Rewrite the listing from the line containing "As captured in" through the end of the listing, both ends included, with each request kept as is. Scale every number in the answers, whether coordinates or distances, by 1.25 and round to whole numbers, with halves rounded up.

※ ※ ※

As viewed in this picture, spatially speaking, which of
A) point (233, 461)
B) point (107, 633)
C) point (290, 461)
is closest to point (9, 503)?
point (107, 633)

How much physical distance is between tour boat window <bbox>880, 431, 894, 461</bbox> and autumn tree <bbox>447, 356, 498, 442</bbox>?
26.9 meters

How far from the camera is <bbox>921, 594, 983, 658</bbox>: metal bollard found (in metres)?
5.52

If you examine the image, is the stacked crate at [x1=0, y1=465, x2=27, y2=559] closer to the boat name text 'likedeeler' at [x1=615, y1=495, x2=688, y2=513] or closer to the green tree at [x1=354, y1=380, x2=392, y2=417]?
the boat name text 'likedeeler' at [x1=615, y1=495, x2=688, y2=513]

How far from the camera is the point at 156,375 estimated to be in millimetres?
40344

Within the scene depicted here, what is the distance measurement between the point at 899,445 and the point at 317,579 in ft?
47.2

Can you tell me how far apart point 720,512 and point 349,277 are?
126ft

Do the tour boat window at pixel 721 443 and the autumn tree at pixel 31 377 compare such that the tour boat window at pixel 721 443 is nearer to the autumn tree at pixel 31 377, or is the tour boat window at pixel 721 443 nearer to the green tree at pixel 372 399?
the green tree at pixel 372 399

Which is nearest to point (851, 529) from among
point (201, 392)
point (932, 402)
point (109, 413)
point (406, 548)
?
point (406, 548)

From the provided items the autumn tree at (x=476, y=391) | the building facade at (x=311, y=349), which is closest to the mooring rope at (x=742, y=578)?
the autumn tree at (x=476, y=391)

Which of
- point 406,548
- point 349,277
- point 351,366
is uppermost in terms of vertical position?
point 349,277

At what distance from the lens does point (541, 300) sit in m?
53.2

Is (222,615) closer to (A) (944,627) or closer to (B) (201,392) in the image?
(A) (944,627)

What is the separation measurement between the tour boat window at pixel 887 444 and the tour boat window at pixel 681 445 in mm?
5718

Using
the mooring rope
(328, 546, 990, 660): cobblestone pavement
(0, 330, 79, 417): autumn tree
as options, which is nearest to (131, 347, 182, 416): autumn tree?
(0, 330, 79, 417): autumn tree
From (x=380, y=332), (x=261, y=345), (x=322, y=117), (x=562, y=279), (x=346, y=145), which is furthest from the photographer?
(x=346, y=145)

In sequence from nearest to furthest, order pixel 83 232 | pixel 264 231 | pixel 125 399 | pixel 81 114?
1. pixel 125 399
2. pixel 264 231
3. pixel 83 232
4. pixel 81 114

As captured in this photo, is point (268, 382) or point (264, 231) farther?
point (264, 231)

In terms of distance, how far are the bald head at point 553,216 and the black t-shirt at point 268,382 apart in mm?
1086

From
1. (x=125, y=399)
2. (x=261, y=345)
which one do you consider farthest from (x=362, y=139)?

※ ※ ※

• [ANSWER TO THIS PROBLEM]:
As captured in this photo, is point (268, 382) or point (264, 231) farther?
point (330, 289)

In terms of distance, how far are the bald head at point 553,216 and the black t-shirt at point 268,382 apart in mm?
1358

From
1. (x=125, y=399)
2. (x=261, y=345)
which one do you consider farthest from (x=362, y=139)?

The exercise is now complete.